Herzog’s plan calls for completing the security fence around settlement blocs. Settlers from isolated communities to be evacuated would be absorbed into the settlement blocs. Arab neighborhoods in Jerusalem would be outside the fence. He told the crowd that his plan would “end the third Intifada” and lead to a regional summit on security.

The crowd booed when Herzog mentioned the name of Prime Minister Benjamin Netanyahu, who he referred to, along with Palestinian leader Mahmoud Abbas as “two tired leaders.” The crowd cheered when he asked the audience if they want to replace Netanyahu.

Labor secretary-general Hilik Bar, who sharply criticized Herzog’s plan two weeks ago, endorsed it at the convention, saying that party unity must come first. He called for ending internal disputes in the party and focusing on the party’s external rivals.

In an emotional address, MK Eitan Cabel told the crowd that the party would continue talking about peace and would not join Netanyahu’s government. Histadrut labor federation chief Avi Nissenkorn made his maiden speech as a Labor member at the event after joining the party last week.

The Labor activists voted to delay the next race for leader of the party by at least three months; another convention will be held to set dates for the leadership race, which was supposed to be held in May.

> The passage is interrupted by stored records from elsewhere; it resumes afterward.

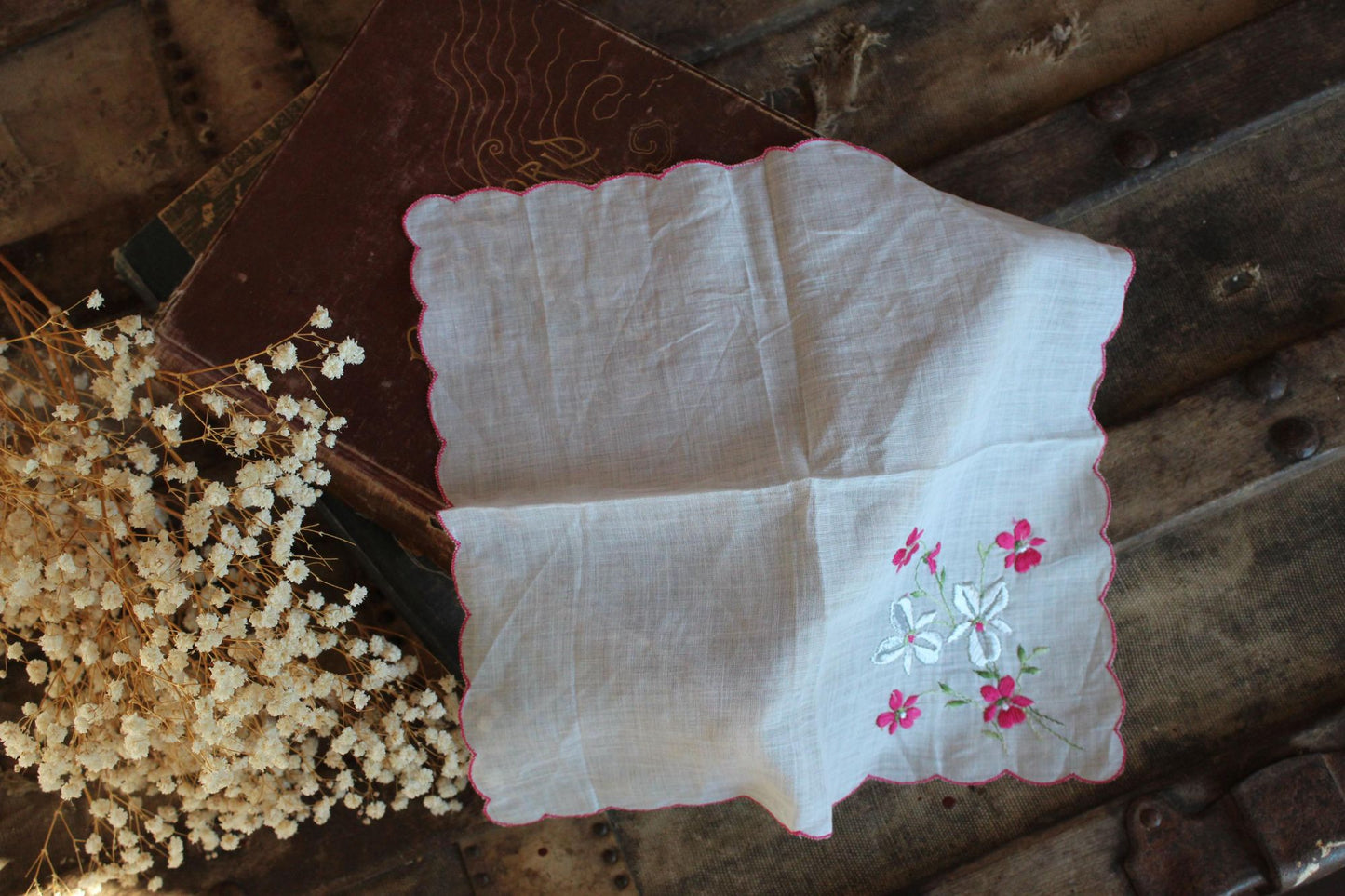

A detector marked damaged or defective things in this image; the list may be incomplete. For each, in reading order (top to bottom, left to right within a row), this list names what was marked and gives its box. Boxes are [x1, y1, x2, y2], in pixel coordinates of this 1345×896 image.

rusty metal hardware [460, 812, 637, 888]
rusty metal hardware [1124, 747, 1345, 888]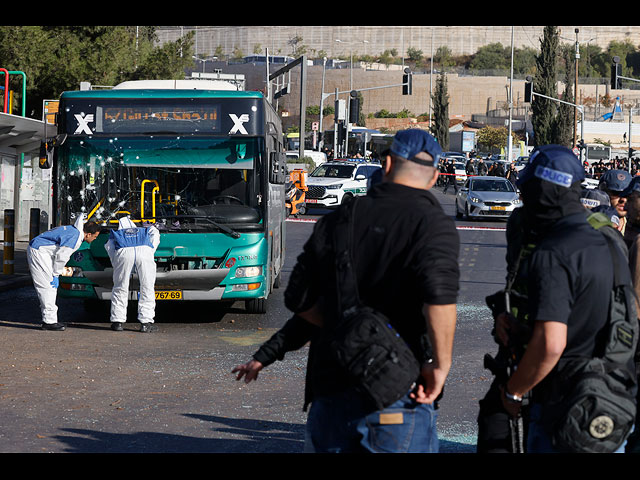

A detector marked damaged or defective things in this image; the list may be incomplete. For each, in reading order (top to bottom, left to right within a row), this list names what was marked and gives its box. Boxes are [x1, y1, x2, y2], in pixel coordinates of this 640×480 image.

shattered bus windshield [56, 135, 262, 232]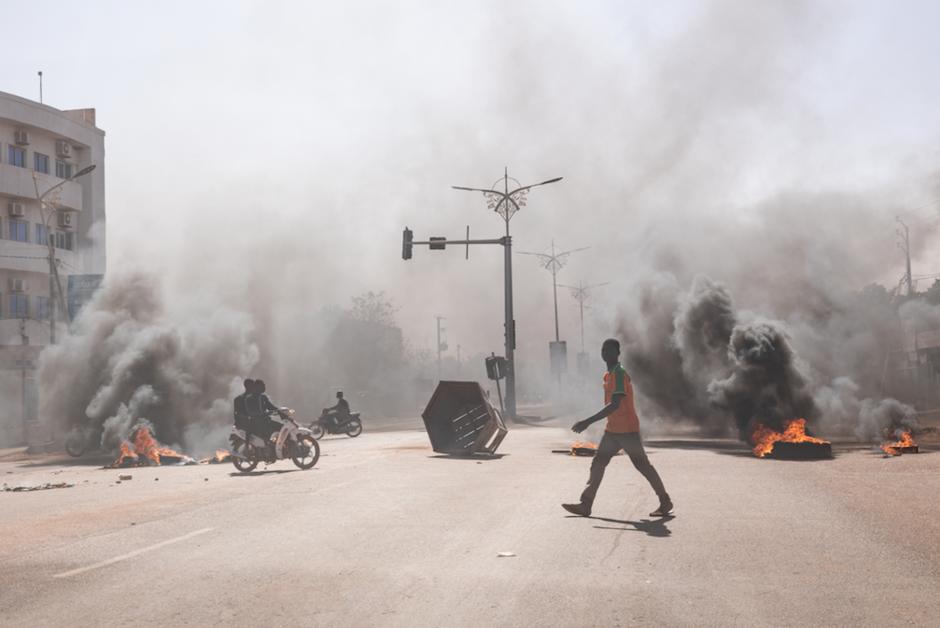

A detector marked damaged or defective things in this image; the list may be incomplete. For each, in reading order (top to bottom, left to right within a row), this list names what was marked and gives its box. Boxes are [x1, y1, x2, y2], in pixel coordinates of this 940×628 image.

charred tire [65, 426, 88, 456]
charred tire [234, 442, 260, 472]
charred tire [292, 434, 322, 468]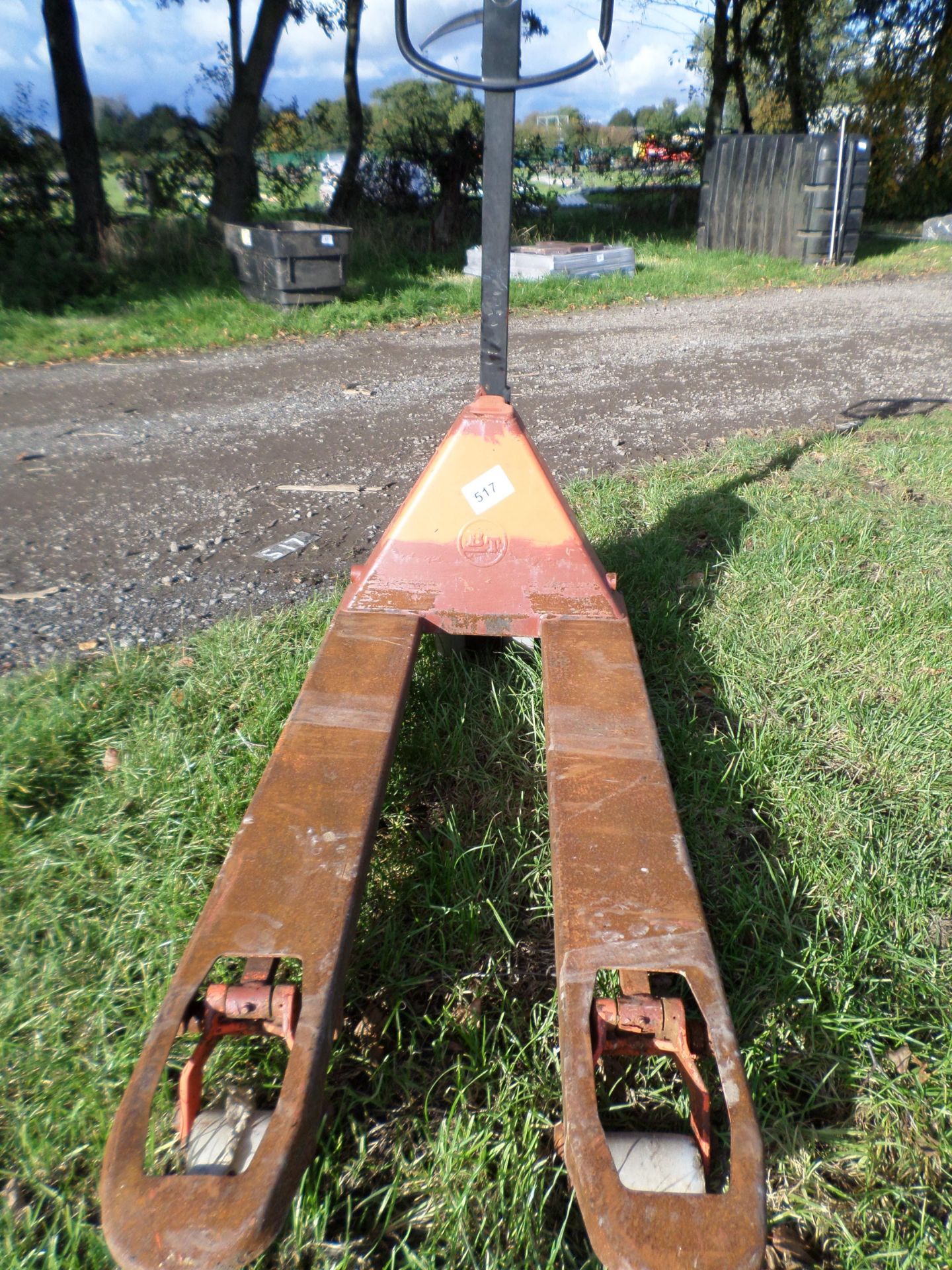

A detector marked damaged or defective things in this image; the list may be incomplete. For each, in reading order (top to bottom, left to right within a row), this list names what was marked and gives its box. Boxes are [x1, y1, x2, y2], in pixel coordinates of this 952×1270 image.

rust on steel [99, 609, 421, 1265]
rust on steel [99, 394, 766, 1270]
rust on steel [543, 609, 766, 1265]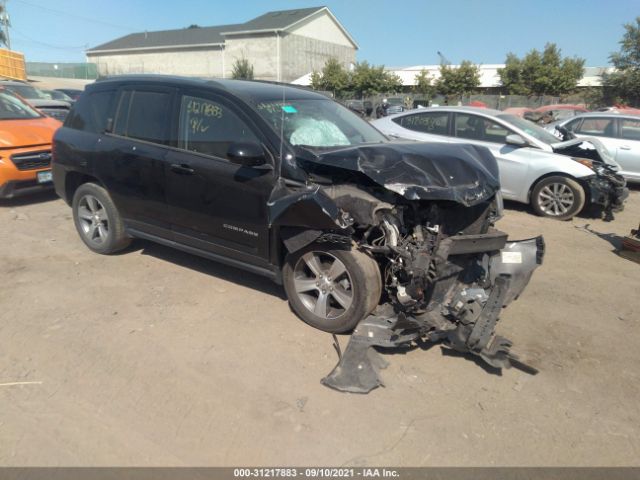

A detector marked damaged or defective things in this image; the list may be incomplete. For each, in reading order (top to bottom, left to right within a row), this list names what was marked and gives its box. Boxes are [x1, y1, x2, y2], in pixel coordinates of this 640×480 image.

wrecked hood [296, 142, 500, 207]
wrecked hood [552, 137, 620, 169]
crashed front end [272, 141, 544, 392]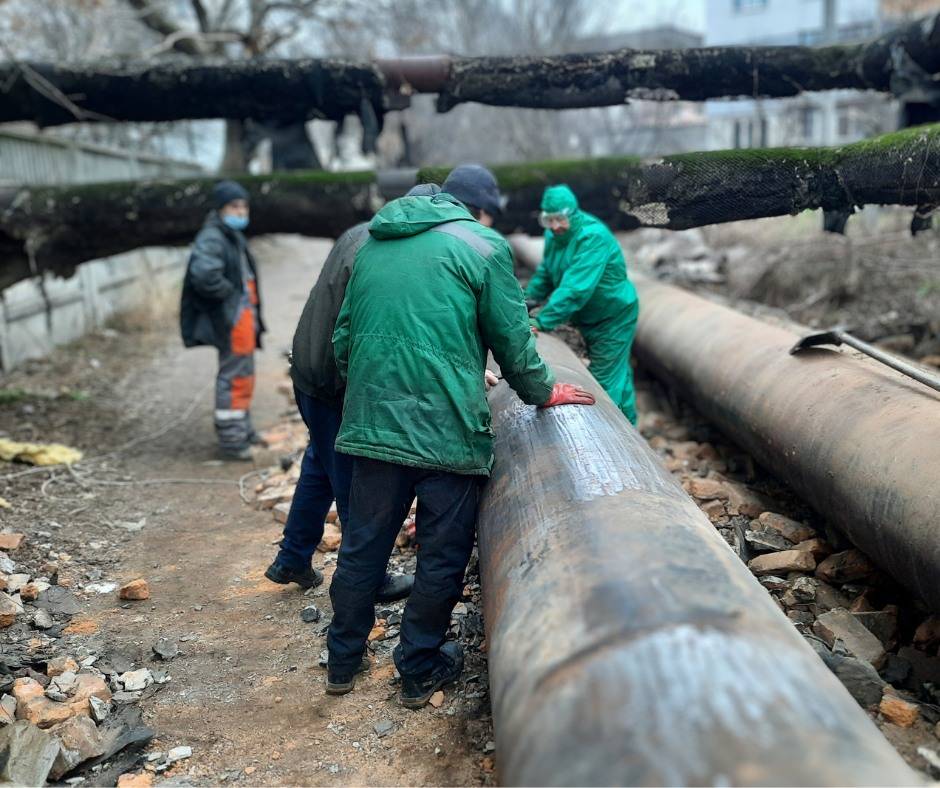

Herzog passed the proposal when there were only some 20 people at the event, five minutes after it started. Hundreds of people arrived later and were surprised to find out that the decision had already passed.

“That was a Barak-style political trick,” said a source close to Herzog’s rival, MK Shelly Yacimovich, referring to the former prime minister and head of the party, Ehud Barak.

Yacimovich declined to speak at the convention, which is a showcase of Herzog’s diplomatic plan for separating from the Palestinians.

He did face criticism however from the head of Peace Now, Yariv Oppenheimer, who has run for Knesset with Labor in the past.

“If we want mandates, we need to differentiate ourselves from the Likud,” Oppenheimer said. “Whoever copies Netanyahu will be irrelevant. If want to win the election, we should have the courage to tell the public what we believe in.”